▶ [Text]:
Morrissey, who is a German-speaking Swiss with native-level English, said he too has had personal experience of English as a lingua franca.

“My dissertation was on language choice in bilingual education in Switzerland. And one of the people I had a lot of contact with was a journalist from L’Hebdo [a former Lausanne-based news weekly]. And we both actually felt much more comfortable speaking English to each other because my French is not at all good, and her German – well basically she said she’d been ‘wounded by the school experience’.”

He explained how the standard complaint from French-speaking Swiss is that they learn “good” German (as spoken in Germany) and then their compatriots insist on speaking dialect. “That is, of course, an incentive to say, ‘OK, forget it – we’ll go for the language that basically requires the same effort between us’.”

Political issue

In 2016 Durham wrote that the main development in the use of English as a lingua franca was who the Swiss spoke English with.

“Initially English was primarily used with tourists, but in the past two decades it has been increasingly used by Swiss speakers with one another as well, making it an intranational lingua franca and making English a de facto Swiss language.”

The Swiss government already publishes many press releases in English, but hearing English described as a Swiss language – de facto or not – is enough to make some Swiss dizzy.

In September 2000 the head of education for canton Zurich (education is a cantonal issue in Switzerland) announced that English, rather than French, would be the first foreign language taught in schools. The following day, the French-language newspaper Le Temps asked whether the inclusion of English in the canton’s school curriculum spelt the “end of Switzerland”. This was also the phrase used by Ticino politician Chiara Simoneschi-Cortesi in 2009, when she was president of the House of Representatives, warning about what she thought would happen if English became the language of communication between the Swiss.

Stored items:
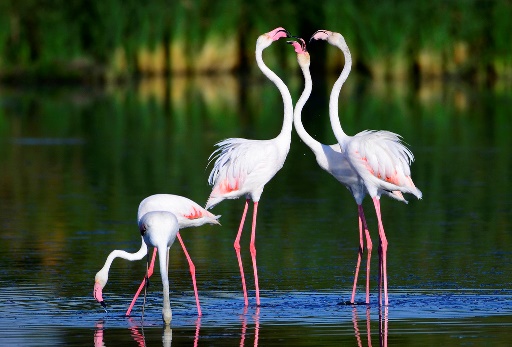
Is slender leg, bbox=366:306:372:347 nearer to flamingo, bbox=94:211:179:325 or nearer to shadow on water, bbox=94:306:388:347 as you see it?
shadow on water, bbox=94:306:388:347

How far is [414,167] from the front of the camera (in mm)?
17891

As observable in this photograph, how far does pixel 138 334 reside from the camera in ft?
26.8

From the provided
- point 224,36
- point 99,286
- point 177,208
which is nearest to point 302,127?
point 177,208

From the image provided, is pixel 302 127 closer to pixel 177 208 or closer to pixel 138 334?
pixel 177 208

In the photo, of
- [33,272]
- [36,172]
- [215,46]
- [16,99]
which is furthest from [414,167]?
[215,46]

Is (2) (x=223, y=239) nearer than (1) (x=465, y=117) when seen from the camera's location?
Yes

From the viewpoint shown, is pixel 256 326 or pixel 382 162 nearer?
pixel 256 326

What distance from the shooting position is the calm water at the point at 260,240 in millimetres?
8289

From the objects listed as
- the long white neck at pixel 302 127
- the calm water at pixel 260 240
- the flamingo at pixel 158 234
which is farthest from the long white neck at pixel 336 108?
the flamingo at pixel 158 234

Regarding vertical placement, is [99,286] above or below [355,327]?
above

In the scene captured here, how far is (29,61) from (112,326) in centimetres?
3083

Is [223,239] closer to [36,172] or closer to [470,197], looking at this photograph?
[470,197]

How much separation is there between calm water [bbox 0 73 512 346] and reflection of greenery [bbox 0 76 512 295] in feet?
0.11

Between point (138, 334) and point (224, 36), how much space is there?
102ft
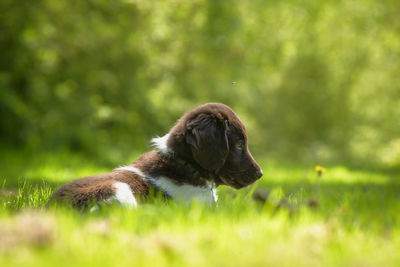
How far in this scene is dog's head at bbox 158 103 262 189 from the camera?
15.3 feet

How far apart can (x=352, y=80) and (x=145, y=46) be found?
18.0 meters

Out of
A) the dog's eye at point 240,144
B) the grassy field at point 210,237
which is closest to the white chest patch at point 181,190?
the dog's eye at point 240,144

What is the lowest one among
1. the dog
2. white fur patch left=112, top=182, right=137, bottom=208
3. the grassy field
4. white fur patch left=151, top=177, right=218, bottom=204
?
the grassy field

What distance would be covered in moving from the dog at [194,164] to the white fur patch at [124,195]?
0.05m

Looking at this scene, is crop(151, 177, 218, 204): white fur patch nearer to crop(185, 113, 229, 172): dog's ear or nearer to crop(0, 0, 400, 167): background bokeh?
crop(185, 113, 229, 172): dog's ear

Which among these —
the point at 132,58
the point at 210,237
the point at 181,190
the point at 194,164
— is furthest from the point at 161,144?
the point at 132,58

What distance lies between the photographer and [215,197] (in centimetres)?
486

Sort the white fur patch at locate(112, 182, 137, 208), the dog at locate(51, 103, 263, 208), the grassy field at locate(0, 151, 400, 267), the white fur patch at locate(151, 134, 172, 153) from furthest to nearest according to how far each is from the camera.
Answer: the white fur patch at locate(151, 134, 172, 153)
the dog at locate(51, 103, 263, 208)
the white fur patch at locate(112, 182, 137, 208)
the grassy field at locate(0, 151, 400, 267)

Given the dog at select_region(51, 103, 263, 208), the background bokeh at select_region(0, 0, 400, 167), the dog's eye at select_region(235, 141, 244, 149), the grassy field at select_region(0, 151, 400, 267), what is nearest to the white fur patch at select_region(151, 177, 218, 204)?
the dog at select_region(51, 103, 263, 208)

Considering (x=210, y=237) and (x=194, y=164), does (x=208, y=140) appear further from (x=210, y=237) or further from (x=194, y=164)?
(x=210, y=237)

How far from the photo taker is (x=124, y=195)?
13.7 ft

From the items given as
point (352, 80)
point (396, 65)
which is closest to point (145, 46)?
point (396, 65)

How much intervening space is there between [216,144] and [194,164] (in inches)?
12.9

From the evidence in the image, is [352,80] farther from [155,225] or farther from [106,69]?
[155,225]
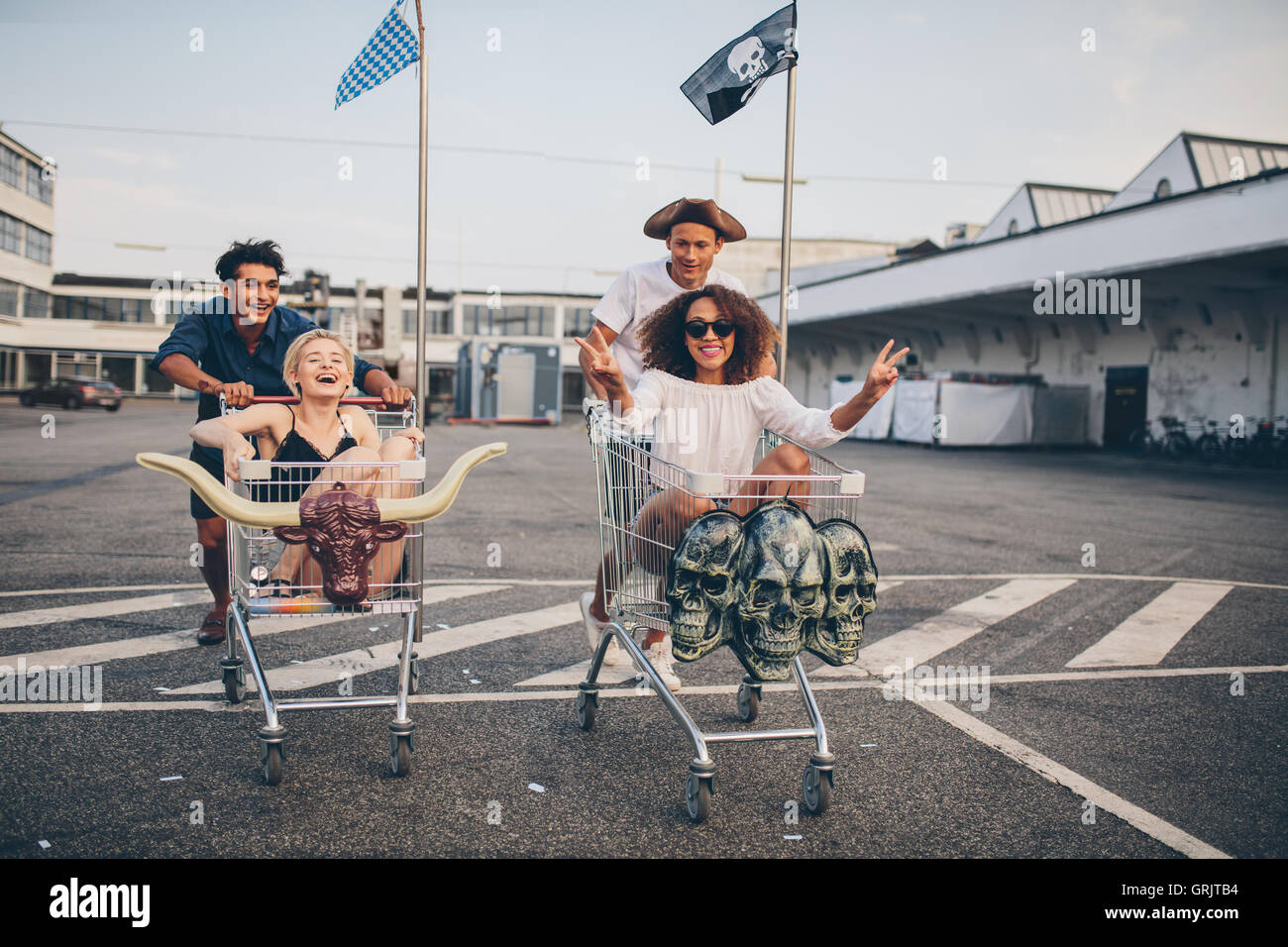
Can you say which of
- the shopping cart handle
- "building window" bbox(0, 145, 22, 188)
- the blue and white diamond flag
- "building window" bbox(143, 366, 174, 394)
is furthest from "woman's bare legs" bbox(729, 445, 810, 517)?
"building window" bbox(143, 366, 174, 394)

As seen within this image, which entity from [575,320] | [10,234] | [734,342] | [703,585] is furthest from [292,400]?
[575,320]

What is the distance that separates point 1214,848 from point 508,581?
5058 mm

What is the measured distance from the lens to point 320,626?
18.7 feet

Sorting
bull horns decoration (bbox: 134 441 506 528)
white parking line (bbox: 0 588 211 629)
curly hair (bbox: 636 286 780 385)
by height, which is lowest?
white parking line (bbox: 0 588 211 629)

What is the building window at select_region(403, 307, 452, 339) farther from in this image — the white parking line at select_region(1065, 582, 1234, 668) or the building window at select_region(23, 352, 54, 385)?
the white parking line at select_region(1065, 582, 1234, 668)

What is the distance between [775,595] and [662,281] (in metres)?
1.99

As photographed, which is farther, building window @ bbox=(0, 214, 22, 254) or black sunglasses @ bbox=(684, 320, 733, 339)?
building window @ bbox=(0, 214, 22, 254)

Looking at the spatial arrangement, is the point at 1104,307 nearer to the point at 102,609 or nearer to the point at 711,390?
the point at 711,390

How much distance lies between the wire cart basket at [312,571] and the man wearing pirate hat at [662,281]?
0.93 meters

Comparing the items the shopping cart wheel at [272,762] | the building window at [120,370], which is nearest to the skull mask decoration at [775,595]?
the shopping cart wheel at [272,762]

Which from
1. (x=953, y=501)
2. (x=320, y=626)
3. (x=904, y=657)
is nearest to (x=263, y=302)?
(x=320, y=626)

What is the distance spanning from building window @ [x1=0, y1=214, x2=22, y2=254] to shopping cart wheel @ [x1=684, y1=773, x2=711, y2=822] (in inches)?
2304

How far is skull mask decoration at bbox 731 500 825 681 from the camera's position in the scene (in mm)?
3150
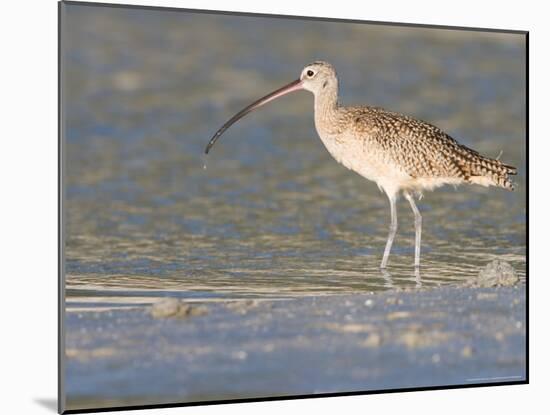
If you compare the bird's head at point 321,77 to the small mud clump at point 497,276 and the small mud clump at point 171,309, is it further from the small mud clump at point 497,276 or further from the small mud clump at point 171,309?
the small mud clump at point 171,309

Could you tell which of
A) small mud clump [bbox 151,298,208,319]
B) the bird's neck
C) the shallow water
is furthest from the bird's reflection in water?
small mud clump [bbox 151,298,208,319]

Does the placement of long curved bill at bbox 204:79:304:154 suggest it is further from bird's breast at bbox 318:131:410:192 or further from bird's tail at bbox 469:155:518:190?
bird's tail at bbox 469:155:518:190

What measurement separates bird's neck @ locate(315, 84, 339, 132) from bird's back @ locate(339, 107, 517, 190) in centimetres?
23

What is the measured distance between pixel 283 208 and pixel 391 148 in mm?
1403

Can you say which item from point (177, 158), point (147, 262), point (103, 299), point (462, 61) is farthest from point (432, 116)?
point (103, 299)

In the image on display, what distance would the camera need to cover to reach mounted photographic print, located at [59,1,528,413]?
862 cm

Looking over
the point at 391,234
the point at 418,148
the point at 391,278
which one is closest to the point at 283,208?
the point at 391,234

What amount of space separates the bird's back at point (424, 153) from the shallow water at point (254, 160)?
0.33 meters

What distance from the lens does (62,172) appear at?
833 cm

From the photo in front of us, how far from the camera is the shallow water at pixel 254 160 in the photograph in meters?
10.0

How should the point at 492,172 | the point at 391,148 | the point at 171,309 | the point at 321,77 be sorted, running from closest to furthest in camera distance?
the point at 171,309 < the point at 492,172 < the point at 391,148 < the point at 321,77

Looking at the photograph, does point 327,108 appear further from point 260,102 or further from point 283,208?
point 283,208

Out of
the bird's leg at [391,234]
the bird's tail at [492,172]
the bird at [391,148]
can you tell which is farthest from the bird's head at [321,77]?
the bird's tail at [492,172]

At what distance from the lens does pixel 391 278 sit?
1009 centimetres
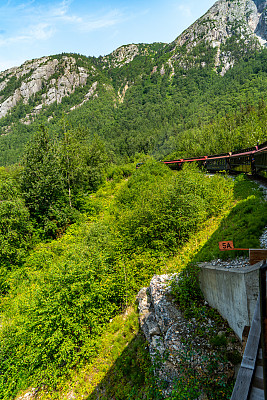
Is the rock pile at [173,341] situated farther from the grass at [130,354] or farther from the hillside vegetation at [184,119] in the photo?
the hillside vegetation at [184,119]

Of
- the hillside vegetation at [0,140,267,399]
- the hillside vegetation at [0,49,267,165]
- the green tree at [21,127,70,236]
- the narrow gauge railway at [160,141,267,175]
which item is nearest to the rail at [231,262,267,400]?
the hillside vegetation at [0,140,267,399]

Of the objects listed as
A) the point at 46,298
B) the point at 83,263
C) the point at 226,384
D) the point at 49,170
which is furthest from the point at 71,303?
the point at 49,170

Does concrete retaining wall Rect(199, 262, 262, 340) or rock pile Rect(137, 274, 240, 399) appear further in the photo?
rock pile Rect(137, 274, 240, 399)

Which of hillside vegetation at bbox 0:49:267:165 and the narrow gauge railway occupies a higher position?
hillside vegetation at bbox 0:49:267:165

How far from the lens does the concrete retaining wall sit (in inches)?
191

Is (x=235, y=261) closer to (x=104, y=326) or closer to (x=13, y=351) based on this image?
(x=104, y=326)

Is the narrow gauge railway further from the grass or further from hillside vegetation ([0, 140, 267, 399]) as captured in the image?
the grass

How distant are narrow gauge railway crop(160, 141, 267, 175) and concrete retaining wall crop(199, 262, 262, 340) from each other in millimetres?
13730

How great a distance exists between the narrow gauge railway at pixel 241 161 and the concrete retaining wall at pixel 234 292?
13.7 m

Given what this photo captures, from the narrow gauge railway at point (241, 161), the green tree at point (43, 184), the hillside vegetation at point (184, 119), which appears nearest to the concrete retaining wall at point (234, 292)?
the narrow gauge railway at point (241, 161)

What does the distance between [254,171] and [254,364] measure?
74.8 feet

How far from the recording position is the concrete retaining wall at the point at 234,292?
4.86 metres

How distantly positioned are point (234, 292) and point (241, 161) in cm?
2363

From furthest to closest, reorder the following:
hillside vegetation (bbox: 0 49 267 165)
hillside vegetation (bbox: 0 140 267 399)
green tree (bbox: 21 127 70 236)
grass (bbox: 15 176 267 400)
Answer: hillside vegetation (bbox: 0 49 267 165) < green tree (bbox: 21 127 70 236) < hillside vegetation (bbox: 0 140 267 399) < grass (bbox: 15 176 267 400)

▶ [What is expected]: Continue the piece on English as a lingua franca in Switzerland, picking up right after its last sentence.

▶ [Answer to this task]:
Many people, particularly in the French- and Italian-speaking parts of the country, fear that teaching English ahead of Swiss national languages would weaken or even undo the social glue that holds Switzerland together.

“That English is useful does not mean it is useful for everything,” concluded a study on languages and the economy by the University of Geneva in 2016. “To understand French-speaking Switzerland, one must speak French. To know German-speaking Switzerland, one must speak German and at least understand Swiss-German to some extent.”

In 2017 voters in canton Zurich decided that pupils would continue to learn English from age seven and French from age 11.

Two sides

When it comes to teaching English or a national language, Morrissey says there are basically two arguments.

“A utilitarian argumentation would be ‘let’s go for English’. And in fact this is how the debate in Zurich and other places has been sorted,” he said. In other words, English is considered more useful for German-speakers than French or Italian.

“The other argument, about national cohesion, is fairly old. To what degree it actually washes, I’m not convinced. I do feel to a large degree that Switzerland has a cohesion which is fairly firm. There’s a nationalistic element to it; there’s an economic element to it. I don’t think language plays that much of a role, but it’s kind of a banner that we like to rally behind,” he said.

“But if people couldn’t speak each other’s national language – Italian and Romansh are cases in point – it’s highly unlikely the country would fall apart.”

So speaking English isn’t a problem? “I don’t know if it’s a problem. If it helps communication, then it’s certainly not a bad thing. It is perhaps a little bit of an impoverishment of the language repertoire that you could have. But I don’t think there’s anything we can do, because people will use whichever channel of communication works,” he said.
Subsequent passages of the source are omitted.